* Consigne:
D'après le texte sur Dior et le cinéma, les affirmations suivantes sont-elles exactes ? Répondez par oui ou par non pour chacune, en citant les mots du texte qui tranchent.
1. Marlène Dietrich a tenu à porter une robe Dior dans Le Grand Alibi.
2. Yves Saint Laurent a travaillé chez Dior pendant cinq ans avant de fonder sa propre marque.
3. Maria Grazia Chiuri dirige la Maison de Haute Couture depuis 2016.

* Texte de la page:
•••••

Pour commencer ce festival, une master-class Dior, la mode et le cinéma a accueilli  Philippe Le Moult, secrétaire général du Musée Christian Dior, et le réalisateur Dominique Adt. Après avoir projeté le documentaire de ce dernier, “L’élégance du paradis perdu”, qui a introduit les travaux et valeurs du célèbre couturier, une discussion a suivi sur l’introduction de ses costumes au cinéma. Les créations de Christian Dior ont toujours eu pour ambition de valoriser la femme, pour qu’elle soit élégante, avec notamment des jupes longues et des hauts à la taille serrée et bien définie. La marque a surtout pris beaucoup de réputation lorsque Marlène Dietrich a insisté pour porter une robe Dior dans Le Grand Alibi avec la fameuse phrase : “No Dior, No Dietrich”. Après cet épisode, les créations du couturier ont habillé des actrices comme Melina Mercouri, Brigitte Bardot, Isabelle Adjani dans les films Topkapi, L’ours et la Poupée, Tout feu tout flamme, et beaucoup d’autres. Le créateur a même eu remporté l’Oscar du meilleur costumier en 1954 pour le film Indiscretion of an American wife. De nombreux stylistes le succèderont, comme entre autres Yves Saint Laurent qui prendra part à l’aventure Dior pendant 3 ans avant de créer sa propre marque, Marc Bohan qui renoue avec le style originel de Dior, Gianfranco Ferré, John Galliano, connu pour son extravagance et Raf Simons. Aujourd’hui, et depuis 2016, c’est Maria Grazia Chiuri qui est à la tête de la Maison de Haute Couture. Tous les héritiers ont repris la marque et imposé leur style particulier, que ce soit pour les soirées “tapis rouge” de nombreuses célébrités, ou pour certaines scènes de films. Revenons sur le rôle qu’a pu avoir la mode et les couturiers au cinéma, à travers une sélection de films issu du Festival du Film Francophone.

•••••

Lignes d'un jeu de données de raisonnement spatial
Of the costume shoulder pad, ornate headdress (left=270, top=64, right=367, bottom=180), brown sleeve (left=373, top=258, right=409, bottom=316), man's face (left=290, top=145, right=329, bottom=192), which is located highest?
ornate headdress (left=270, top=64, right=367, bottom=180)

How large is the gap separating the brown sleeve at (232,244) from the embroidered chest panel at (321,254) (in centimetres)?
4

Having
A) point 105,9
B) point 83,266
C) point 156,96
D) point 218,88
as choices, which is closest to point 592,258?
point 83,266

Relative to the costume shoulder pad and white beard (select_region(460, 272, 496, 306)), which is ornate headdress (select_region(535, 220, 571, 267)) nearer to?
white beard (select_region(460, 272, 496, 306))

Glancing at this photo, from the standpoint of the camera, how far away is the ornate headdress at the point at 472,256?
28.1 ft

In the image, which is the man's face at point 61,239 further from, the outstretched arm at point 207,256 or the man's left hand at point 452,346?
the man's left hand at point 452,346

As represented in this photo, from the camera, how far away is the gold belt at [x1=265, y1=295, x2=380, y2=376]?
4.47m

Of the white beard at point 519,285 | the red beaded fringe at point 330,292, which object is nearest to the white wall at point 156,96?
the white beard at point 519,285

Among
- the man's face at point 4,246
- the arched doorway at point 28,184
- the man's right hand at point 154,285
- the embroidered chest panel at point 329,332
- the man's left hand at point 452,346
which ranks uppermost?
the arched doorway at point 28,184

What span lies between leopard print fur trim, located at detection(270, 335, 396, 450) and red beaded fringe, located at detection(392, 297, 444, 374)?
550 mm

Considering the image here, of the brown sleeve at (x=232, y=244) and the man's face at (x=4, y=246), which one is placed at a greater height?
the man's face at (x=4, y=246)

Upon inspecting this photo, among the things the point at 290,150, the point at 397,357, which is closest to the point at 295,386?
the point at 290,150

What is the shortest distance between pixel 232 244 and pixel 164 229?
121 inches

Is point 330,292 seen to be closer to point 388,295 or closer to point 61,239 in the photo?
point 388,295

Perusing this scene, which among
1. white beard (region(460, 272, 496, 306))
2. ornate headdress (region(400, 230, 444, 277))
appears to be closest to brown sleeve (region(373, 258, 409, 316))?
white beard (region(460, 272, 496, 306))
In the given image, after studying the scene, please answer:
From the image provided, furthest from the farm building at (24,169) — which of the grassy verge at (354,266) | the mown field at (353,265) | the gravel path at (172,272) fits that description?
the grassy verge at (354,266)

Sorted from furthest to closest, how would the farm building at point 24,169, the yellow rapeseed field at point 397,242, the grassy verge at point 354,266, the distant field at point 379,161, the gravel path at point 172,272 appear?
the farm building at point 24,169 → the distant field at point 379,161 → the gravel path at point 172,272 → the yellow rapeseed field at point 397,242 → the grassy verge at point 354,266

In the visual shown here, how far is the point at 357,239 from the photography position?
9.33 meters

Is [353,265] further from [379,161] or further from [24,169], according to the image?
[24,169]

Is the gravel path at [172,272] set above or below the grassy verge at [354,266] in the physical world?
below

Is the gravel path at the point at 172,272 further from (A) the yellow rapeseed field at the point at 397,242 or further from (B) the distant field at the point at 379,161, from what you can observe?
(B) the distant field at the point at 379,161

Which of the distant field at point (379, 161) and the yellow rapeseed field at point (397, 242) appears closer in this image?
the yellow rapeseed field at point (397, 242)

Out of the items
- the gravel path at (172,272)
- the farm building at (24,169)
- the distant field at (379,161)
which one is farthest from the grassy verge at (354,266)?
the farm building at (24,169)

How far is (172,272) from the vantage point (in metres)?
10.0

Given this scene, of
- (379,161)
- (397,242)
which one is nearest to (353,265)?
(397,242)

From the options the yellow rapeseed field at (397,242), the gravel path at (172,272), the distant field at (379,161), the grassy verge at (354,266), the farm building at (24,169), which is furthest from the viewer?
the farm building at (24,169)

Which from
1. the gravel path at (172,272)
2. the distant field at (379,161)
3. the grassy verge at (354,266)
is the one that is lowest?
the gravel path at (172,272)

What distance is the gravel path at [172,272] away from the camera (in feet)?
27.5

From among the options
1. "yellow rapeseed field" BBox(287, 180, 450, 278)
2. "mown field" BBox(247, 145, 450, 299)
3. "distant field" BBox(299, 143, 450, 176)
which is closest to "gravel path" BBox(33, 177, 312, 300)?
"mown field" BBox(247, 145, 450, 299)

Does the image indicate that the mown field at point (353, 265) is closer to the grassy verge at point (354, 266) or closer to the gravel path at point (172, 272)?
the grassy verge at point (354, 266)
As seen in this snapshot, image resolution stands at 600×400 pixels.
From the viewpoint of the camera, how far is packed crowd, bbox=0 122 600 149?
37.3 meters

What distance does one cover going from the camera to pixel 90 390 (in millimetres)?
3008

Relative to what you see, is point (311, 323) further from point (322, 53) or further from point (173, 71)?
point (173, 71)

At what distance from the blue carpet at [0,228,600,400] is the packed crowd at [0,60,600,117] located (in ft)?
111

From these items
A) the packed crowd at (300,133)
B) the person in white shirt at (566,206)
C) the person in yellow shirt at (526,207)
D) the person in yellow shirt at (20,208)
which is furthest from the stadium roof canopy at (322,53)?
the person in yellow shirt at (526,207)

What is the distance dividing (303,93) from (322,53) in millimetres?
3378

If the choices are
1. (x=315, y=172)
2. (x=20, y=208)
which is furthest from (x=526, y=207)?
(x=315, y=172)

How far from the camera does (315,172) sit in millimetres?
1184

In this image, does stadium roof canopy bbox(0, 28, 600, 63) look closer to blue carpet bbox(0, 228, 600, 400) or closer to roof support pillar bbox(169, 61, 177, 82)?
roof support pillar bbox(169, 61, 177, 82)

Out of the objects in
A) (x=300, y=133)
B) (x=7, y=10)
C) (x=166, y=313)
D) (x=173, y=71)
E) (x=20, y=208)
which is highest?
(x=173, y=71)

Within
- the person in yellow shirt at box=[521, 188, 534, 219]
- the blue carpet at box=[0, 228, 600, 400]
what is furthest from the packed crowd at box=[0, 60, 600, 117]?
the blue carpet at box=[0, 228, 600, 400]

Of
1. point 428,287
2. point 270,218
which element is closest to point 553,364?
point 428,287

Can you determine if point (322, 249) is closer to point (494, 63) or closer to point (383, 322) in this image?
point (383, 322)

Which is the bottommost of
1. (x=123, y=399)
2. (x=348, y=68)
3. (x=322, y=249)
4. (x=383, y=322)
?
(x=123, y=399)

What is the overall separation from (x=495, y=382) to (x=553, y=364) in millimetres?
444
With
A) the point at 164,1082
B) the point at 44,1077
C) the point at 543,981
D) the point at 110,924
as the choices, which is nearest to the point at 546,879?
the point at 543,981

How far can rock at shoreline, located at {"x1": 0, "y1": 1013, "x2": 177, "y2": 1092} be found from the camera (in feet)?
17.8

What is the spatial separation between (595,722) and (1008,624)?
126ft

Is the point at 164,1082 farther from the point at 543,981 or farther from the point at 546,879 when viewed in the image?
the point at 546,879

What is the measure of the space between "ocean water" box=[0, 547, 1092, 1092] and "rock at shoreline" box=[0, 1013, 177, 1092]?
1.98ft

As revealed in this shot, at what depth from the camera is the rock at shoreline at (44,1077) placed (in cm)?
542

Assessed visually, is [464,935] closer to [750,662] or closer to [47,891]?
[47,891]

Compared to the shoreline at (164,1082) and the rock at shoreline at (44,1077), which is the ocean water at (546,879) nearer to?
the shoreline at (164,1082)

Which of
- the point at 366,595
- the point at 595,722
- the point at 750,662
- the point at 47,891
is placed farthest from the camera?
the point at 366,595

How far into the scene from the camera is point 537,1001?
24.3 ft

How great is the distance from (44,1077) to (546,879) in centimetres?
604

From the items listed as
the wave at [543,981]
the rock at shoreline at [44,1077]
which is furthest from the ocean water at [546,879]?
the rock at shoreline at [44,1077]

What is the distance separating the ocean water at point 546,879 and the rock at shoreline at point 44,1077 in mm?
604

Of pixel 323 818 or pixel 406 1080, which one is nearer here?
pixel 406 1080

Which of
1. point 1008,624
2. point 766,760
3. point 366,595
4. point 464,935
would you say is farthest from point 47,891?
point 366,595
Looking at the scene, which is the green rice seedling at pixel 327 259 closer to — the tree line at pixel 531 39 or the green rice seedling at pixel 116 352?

•••••

* Corrigé:
1. Oui : « Marlène Dietrich a insisté pour porter une robe Dior dans Le Grand Alibi ».
2. Non : « Yves Saint Laurent qui prendra part à l’aventure Dior pendant 3 ans avant de créer sa propre marque ».
3. Oui : « Aujourd’hui, et depuis 2016, c’est Maria Grazia Chiuri qui est à la tête de la Maison de Haute Couture ».